The truth was, despite my anger and outrage, I had gone into hiding. I did not step out of home for almost three weeks.
After the whole hoopla, Instagram sent me a silly excuse of an apology via email almost two weeks after the post was removed. Their explanation? It was a mistake by a staff member. I call bullshit. You cannot make so many "mistakes" for so many plus size folks online -- I see through that pathetic apology.
Fighting it out
So now that the mayhem has come to a simmer, I decided to celebrate myself in the much talked about swimsuit. I know this will sound strange but the passing of Muhammad Ali jolted me back to reality. I was in a fog of gloom and anger for a few weeks, feeling despondent despite my best efforts. When I learnt of his demise, I remembered how much I loved and respected his work ethic and never say die persona. He was the epitome of confidence, bluntness and sure he was problematic (name one famous person who isn't) but he taught me to be fearless.

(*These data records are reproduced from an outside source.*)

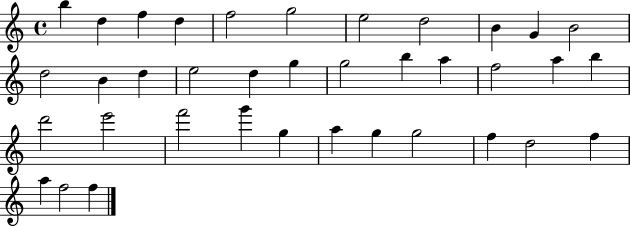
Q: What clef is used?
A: treble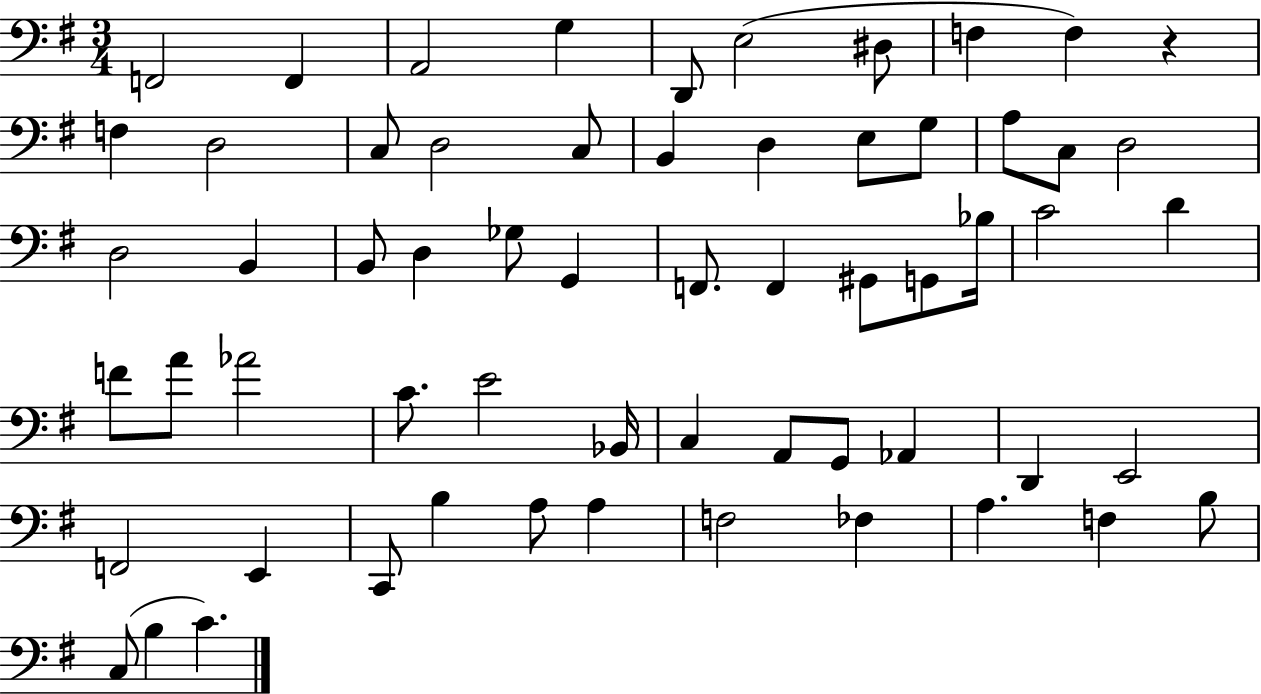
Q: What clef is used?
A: bass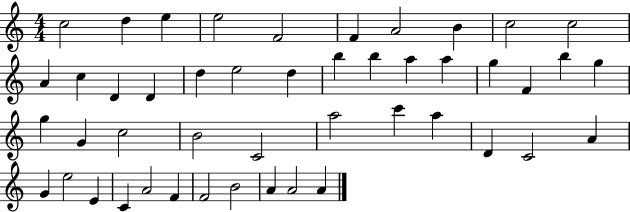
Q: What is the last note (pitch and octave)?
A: A4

Allow me to share this Instagram caption:
"I know, a lot of people will share condolences and a lot of people will heap on the bad things he [Muhammad Ali] did. All of our heroes, sheroes have been problematic in one or way or another.

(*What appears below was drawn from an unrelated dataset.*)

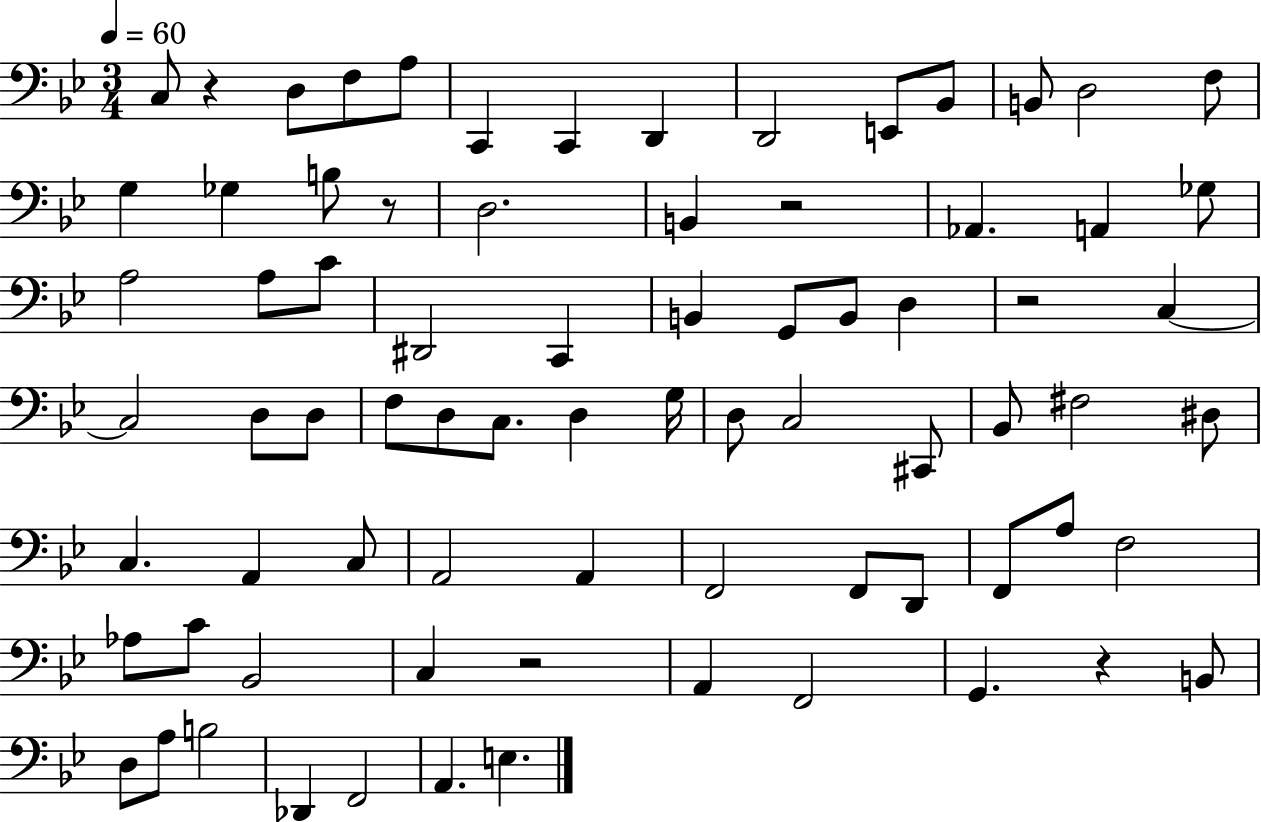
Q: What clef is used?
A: bass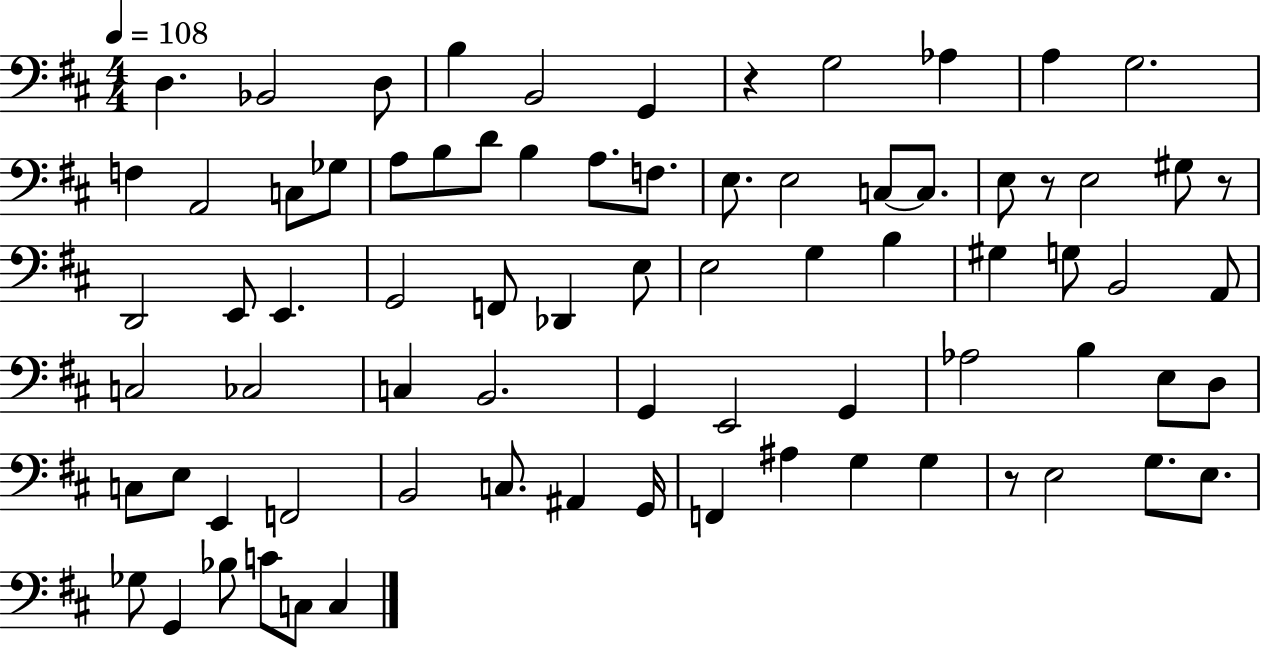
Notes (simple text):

This might come as a shocker to you but let me break it down this way: My life is divided into two. There is the pre-injuries life and the post-injuries life. Pre-injury Aarti could run for miles. She could box, she could kick some serious butt in the gym. She once debated being a sports psychologist or a fitness psych professional.
Pre-injury Aarti held Muhammad Ali on a pedestal. He was her way out of the anger she carried. His confidence made her believe she could be the best in life's boxing ring. Whatever she put her mind to, she would achieve.
Post-injury Aarti is a different person. She reminisces, sometimes finds herself dreaming about her legs taking off as fast as the wind can feeling the blast of air on her face only to wake up and know that It is not a possibility anymore.
But Ali told himself as he grew older and had immense struggle with Parkinson's: That's okay. I'm still a champion. I still rule.
As he will now that he has departed.
And this has reminded me of something I have forgotten along the way: I may be bruised, battered, injured. But I am only as defeated as my mind tells me.
It is time to become undefeated once again. Thank you for the reminder CC."
The truth was, despite my anger and outrage, I had gone into hiding. I did not step out of home for almost three weeks. The Instagram incident was preceded by a body shaming encounter at a relative's place just a weekend before. I was so, so tired of the body politics I am surrounded by -- as if my body is public property and deciding how I look is not up to me. I spent that morning at my aunt's place having my tummy stared at blatantly. My aunt passed me a box of Indian sweets with the following sagely advice: "You don't eat it okay? Let the hubster eat it. You just smell it if you want."
Now even if that was said in jest: it was not funny. Also, I had my share of hate after my cultural appropriation article for Wear Your Voice was shared by Everyday Feminism. You recall my series of asthma attacks, yes? Imagine this: me holding an oxygen mask to my face while tears ran down my face as I read hurtful harassing Twitter comments aimed at me for remind White people to respect my culture, not use it as a costume or fashion fad. So yeah, the first half of 2016 has been quite eventful. But I am not going to let this cramp my existence. Which is why I decided to indulge in a blog shoot with the much talked about body of mine in that swimsuit.